Kenneth Womack describes the full recording as "a free-form, improvisational rant of some 12 minutes" that, at one moment, features Lennon duetting with the six-year-old Heather Eastman, and quotes Peter Doggett as describing the jam as a "slice of late '60s hippie slang". The author Barry Miles writes: "A brief extract from an improvised three-chord jam session that ran to more than 12 minutes on tape, 'Dig It' was included on the album to boost its vérité credentials". Steve Hamelman includes "Dig It" and "Maggie Mae" among the "benchmarks of the record's poetics of improvisation", alongside the dialogue snatches heard between songs, adding that "Dig It" exemplifies Lennon's associative wordplay. 33 1/3 author Steve Matteo writes that despite being a "short throwaway", "Dig It" has "great charm and appeal". In his discussion of the album, Kevin Courrier describes "Dig It" as a "mock church sermon featuring Billy Preston's gospel organ pulsing through it like a hot wire", and added that Lennon's closing remark – "Now, we'd like to do 'Hark, the Angels Come'" – can be interpreted as a "dig" at the following song, McCartney's "Let It Be", opining: "If 'Dig It' is gospel parody, 'Let It Be' is the real thing."

==Personnel==
- John Lennon - lead vocals, six-string bass (Fender Bass VI)

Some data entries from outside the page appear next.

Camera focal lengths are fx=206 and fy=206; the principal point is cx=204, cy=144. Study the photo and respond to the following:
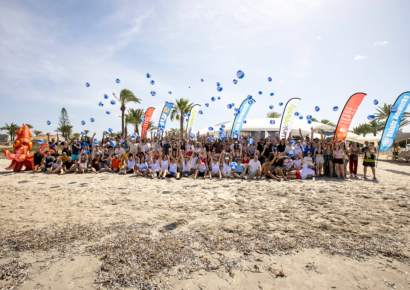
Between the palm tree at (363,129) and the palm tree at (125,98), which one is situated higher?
the palm tree at (125,98)

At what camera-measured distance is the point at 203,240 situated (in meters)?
3.09

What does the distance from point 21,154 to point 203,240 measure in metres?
9.50

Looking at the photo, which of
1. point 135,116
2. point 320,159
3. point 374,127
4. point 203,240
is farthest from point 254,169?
point 374,127

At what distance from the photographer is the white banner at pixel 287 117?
12539 mm

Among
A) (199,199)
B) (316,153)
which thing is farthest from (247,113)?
(199,199)

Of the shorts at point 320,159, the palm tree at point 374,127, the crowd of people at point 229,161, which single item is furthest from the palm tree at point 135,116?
the palm tree at point 374,127

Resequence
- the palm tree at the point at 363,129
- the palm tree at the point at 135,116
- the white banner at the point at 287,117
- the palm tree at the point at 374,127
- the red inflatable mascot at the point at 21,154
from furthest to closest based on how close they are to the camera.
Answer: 1. the palm tree at the point at 363,129
2. the palm tree at the point at 374,127
3. the palm tree at the point at 135,116
4. the white banner at the point at 287,117
5. the red inflatable mascot at the point at 21,154

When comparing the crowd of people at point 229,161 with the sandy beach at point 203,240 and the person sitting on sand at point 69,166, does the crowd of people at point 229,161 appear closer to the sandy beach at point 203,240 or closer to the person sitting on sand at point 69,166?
the person sitting on sand at point 69,166

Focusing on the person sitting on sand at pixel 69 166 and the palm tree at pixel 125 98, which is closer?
the person sitting on sand at pixel 69 166

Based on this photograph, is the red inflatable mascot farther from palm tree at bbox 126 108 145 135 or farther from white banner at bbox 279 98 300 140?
palm tree at bbox 126 108 145 135

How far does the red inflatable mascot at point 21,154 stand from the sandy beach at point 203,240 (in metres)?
3.84

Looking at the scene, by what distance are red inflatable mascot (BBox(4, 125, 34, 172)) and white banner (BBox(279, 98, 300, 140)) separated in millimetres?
12765

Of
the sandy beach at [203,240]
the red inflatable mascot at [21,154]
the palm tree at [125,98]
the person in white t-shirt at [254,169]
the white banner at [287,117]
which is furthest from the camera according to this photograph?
the palm tree at [125,98]

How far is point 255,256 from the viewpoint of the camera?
2713mm
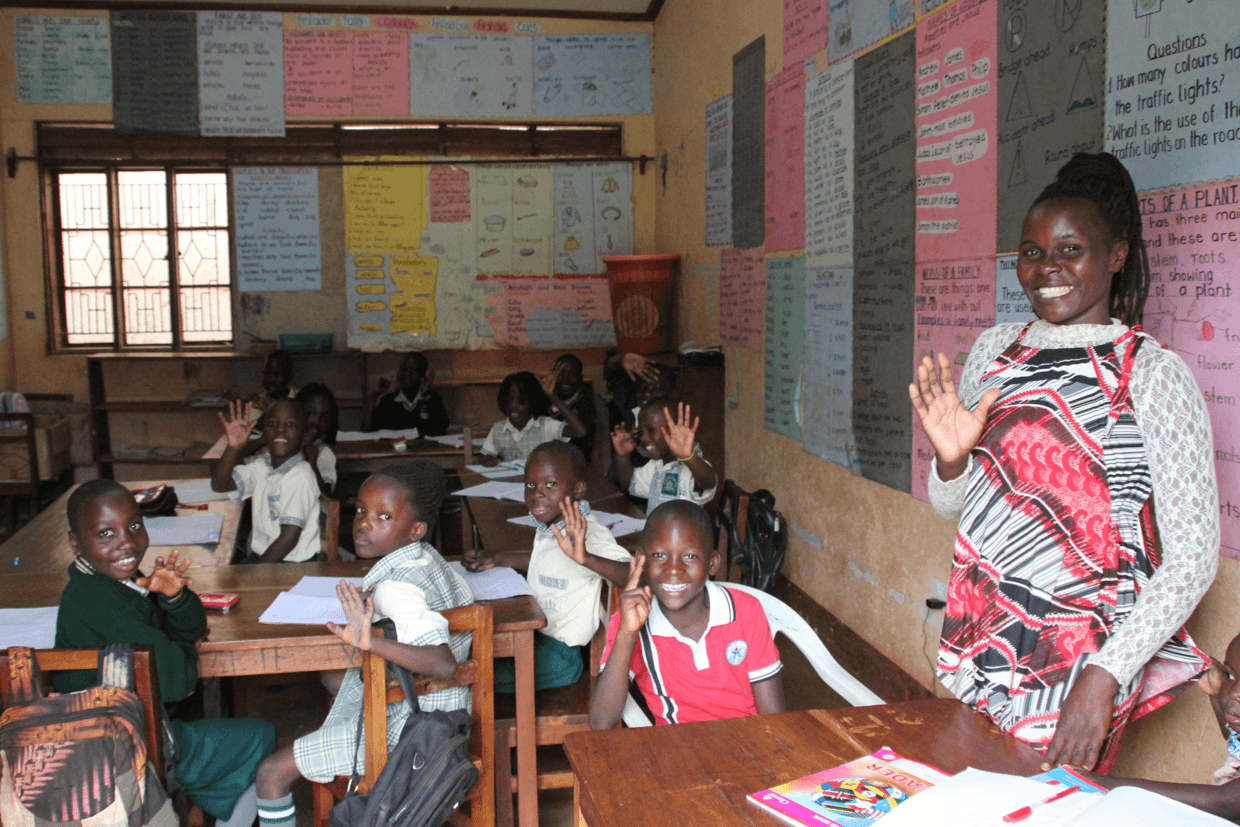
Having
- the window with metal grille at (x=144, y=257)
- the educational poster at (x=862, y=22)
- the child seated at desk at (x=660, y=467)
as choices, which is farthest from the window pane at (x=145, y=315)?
the educational poster at (x=862, y=22)

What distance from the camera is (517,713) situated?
220 centimetres

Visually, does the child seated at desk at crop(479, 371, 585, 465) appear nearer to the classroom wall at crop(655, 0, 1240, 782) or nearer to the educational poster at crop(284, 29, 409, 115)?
the classroom wall at crop(655, 0, 1240, 782)

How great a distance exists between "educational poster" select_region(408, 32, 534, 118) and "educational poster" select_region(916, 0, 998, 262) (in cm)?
408

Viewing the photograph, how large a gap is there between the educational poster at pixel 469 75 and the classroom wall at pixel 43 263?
0.20 metres

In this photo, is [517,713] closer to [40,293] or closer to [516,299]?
[516,299]

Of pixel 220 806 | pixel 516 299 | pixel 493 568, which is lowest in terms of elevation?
pixel 220 806

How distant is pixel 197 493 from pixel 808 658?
2.52 m

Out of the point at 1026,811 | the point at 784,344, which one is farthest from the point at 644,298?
the point at 1026,811

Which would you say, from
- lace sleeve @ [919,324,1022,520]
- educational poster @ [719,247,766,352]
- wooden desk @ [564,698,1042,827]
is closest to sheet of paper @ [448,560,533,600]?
wooden desk @ [564,698,1042,827]

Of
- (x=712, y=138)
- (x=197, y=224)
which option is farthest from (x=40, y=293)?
(x=712, y=138)

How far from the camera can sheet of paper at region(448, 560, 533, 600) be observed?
2.37 m

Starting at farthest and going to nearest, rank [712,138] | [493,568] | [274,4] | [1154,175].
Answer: [274,4] → [712,138] → [493,568] → [1154,175]

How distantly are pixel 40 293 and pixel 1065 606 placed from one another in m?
6.65

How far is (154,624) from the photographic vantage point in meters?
2.02
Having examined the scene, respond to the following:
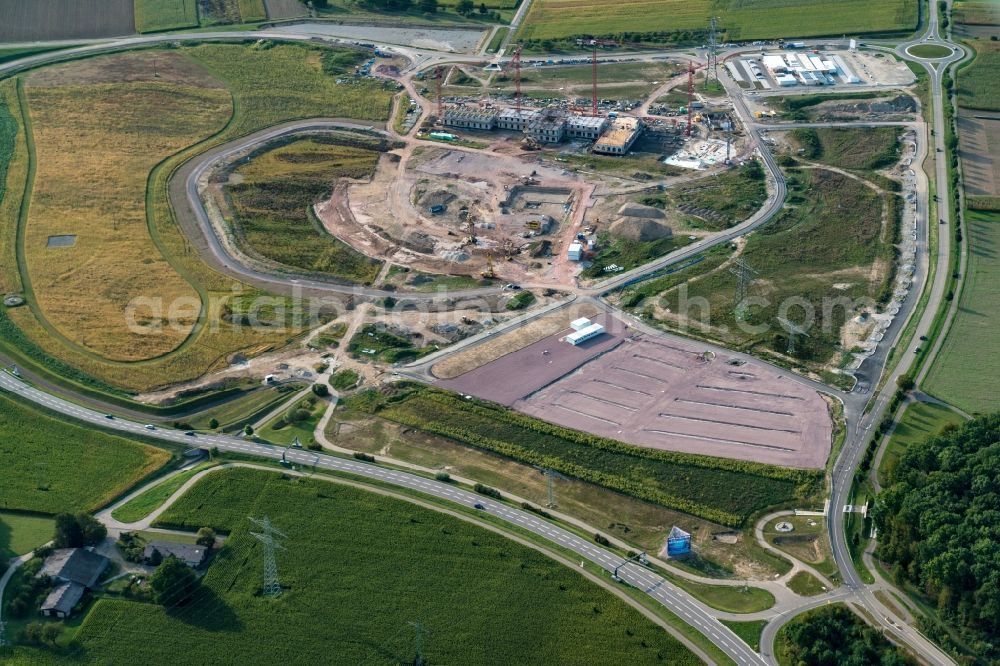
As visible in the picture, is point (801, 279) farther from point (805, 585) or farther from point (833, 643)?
point (833, 643)

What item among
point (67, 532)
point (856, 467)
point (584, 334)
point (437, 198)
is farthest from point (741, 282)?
point (67, 532)

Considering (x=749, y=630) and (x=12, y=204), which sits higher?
(x=12, y=204)

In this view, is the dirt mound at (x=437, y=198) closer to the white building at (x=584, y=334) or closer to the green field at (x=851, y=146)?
the white building at (x=584, y=334)

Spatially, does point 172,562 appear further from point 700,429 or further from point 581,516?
point 700,429

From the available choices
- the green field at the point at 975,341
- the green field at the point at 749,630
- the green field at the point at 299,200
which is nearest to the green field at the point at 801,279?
the green field at the point at 975,341

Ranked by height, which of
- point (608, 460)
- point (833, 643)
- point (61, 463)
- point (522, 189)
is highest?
point (522, 189)

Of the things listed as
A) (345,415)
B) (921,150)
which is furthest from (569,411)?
(921,150)
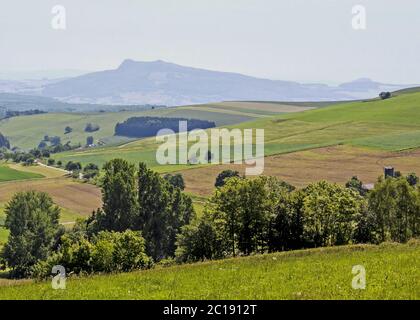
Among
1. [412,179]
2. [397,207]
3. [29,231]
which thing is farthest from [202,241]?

- Paul McCartney - vocals in full version, piano
- George Harrison - vocals in full version, lead guitar (Fender Telecaster)
- Ringo Starr - drums
- Billy Preston - Hammond organ
- George Martin - shaker
- Heather McCartney - vocals in full version
Personnel per Ian MacDonald

==Cover versions==
- In between 1990 and 1991 while preparing for the song Give In to Me, Michael Jackson sang an impromptu short version of the track. This recording appears on the Give In to Me work tape.